- **WRITTEN EXERCISE**
Please reproduce all of the rows below word for word, with every line left unchanged.

- **LISTED ENTRIES**
****************
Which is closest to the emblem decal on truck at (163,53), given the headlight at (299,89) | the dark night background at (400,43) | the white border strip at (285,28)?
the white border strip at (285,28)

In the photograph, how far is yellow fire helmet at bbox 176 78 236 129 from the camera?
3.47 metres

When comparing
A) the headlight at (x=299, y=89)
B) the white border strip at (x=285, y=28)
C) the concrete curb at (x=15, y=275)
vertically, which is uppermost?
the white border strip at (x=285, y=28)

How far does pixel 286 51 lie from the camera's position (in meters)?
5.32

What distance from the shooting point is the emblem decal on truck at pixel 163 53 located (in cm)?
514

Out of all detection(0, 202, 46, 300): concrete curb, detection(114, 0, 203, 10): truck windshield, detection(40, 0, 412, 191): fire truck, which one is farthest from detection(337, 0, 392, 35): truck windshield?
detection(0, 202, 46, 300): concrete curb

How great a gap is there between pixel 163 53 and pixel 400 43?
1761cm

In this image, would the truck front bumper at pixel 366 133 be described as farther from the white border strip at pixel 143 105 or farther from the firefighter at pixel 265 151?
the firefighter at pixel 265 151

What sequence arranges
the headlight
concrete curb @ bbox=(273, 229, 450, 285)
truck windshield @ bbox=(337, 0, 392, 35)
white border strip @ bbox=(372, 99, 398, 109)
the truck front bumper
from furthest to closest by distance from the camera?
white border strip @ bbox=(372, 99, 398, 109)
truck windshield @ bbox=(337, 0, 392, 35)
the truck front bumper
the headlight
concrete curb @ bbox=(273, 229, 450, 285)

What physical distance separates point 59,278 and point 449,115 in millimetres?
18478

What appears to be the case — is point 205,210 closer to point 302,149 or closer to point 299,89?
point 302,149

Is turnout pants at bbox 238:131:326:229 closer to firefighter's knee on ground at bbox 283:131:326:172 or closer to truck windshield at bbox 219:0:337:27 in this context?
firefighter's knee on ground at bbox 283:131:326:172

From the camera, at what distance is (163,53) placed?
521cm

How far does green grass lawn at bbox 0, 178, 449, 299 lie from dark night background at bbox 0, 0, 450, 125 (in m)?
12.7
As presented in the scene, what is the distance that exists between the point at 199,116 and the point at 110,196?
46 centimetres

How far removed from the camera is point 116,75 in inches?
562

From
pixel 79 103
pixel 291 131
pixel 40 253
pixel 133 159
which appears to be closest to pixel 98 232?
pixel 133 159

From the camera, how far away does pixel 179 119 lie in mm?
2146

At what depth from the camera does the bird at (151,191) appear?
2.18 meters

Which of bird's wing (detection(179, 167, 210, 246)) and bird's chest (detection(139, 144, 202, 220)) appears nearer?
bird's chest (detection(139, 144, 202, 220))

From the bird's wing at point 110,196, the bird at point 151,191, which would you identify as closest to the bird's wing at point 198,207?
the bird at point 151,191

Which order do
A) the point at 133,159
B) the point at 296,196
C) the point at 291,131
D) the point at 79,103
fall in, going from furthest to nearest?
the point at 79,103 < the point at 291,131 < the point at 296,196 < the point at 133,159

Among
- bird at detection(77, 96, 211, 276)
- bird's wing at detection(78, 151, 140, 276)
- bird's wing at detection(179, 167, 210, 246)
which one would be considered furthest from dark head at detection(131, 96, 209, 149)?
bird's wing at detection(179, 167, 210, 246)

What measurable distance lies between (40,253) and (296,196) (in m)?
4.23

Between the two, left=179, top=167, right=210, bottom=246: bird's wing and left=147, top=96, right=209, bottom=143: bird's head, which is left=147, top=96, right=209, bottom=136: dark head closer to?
****************
- **FINAL ANSWER**
Which is closest to the emblem decal on truck at (163,53), given the headlight at (299,89) | the dark night background at (400,43) | the white border strip at (285,28)?
the white border strip at (285,28)

In the photograph, how far is yellow fire helmet at bbox 176 78 236 129 from the camera?
3.47 metres

When comparing
A) the headlight at (x=299, y=89)
B) the white border strip at (x=285, y=28)
C) the concrete curb at (x=15, y=275)
vertically, which is uppermost?
the white border strip at (x=285, y=28)

How far does pixel 286 51 lie from the camera's position (in meters)?
5.32

What distance from the shooting point is the emblem decal on truck at pixel 163 53 located (in cm)?
514

Out of all detection(0, 202, 46, 300): concrete curb, detection(114, 0, 203, 10): truck windshield, detection(40, 0, 412, 191): fire truck, which one is farthest from detection(337, 0, 392, 35): truck windshield?
detection(0, 202, 46, 300): concrete curb

How great a gap is there between pixel 163 53 and pixel 400 43?
1761cm

In this image, would the truck front bumper at pixel 366 133 be described as farther from the white border strip at pixel 143 105 or farther from the firefighter at pixel 265 151?
the firefighter at pixel 265 151

What sequence arranges
the headlight
concrete curb @ bbox=(273, 229, 450, 285)
truck windshield @ bbox=(337, 0, 392, 35)
white border strip @ bbox=(372, 99, 398, 109)
the truck front bumper
from furthest to closest by distance from the camera?
white border strip @ bbox=(372, 99, 398, 109)
truck windshield @ bbox=(337, 0, 392, 35)
the truck front bumper
the headlight
concrete curb @ bbox=(273, 229, 450, 285)

What physical distance separates point 59,278 and point 449,115 in millimetres?
18478

What appears to be the case — is point 205,210 closer to point 302,149 or closer to point 299,89?
point 302,149

Is turnout pants at bbox 238:131:326:229 closer to firefighter's knee on ground at bbox 283:131:326:172 or closer to truck windshield at bbox 219:0:337:27 in this context?
firefighter's knee on ground at bbox 283:131:326:172

From the camera, at what distance is (163,53) placed?
521cm

How far does green grass lawn at bbox 0, 178, 449, 299 lie from dark night background at bbox 0, 0, 450, 125 (in m)?
12.7
As presented in the scene, what is the distance that exists between the point at 199,116 and the point at 110,196?
46 centimetres

How far removed from the camera is point 116,75 in inches?
562

From
pixel 79 103
pixel 291 131
pixel 40 253
pixel 133 159
which appears to be closest to pixel 98 232?
pixel 133 159

From the camera, how far away does pixel 179 119 lie in mm?
2146

At what depth from the camera does the bird at (151,191) appear?
2.18 meters

Which of bird's wing (detection(179, 167, 210, 246)) and bird's chest (detection(139, 144, 202, 220)) appears nearer?
bird's chest (detection(139, 144, 202, 220))

From the bird's wing at point 110,196, the bird at point 151,191, which would you identify as closest to the bird's wing at point 198,207?
the bird at point 151,191

Which order do
A) the point at 133,159
B) the point at 296,196
C) the point at 291,131
D) the point at 79,103
fall in, going from furthest to nearest?
the point at 79,103 < the point at 291,131 < the point at 296,196 < the point at 133,159

Among
- bird at detection(77, 96, 211, 276)
- bird's wing at detection(78, 151, 140, 276)
- bird's wing at detection(179, 167, 210, 246)
which one would be considered furthest from dark head at detection(131, 96, 209, 149)?
bird's wing at detection(179, 167, 210, 246)

What measurable distance lies between (40,253) and (296,196) (in m)?
4.23

Between the two, left=179, top=167, right=210, bottom=246: bird's wing and left=147, top=96, right=209, bottom=143: bird's head, which is left=147, top=96, right=209, bottom=136: dark head closer to?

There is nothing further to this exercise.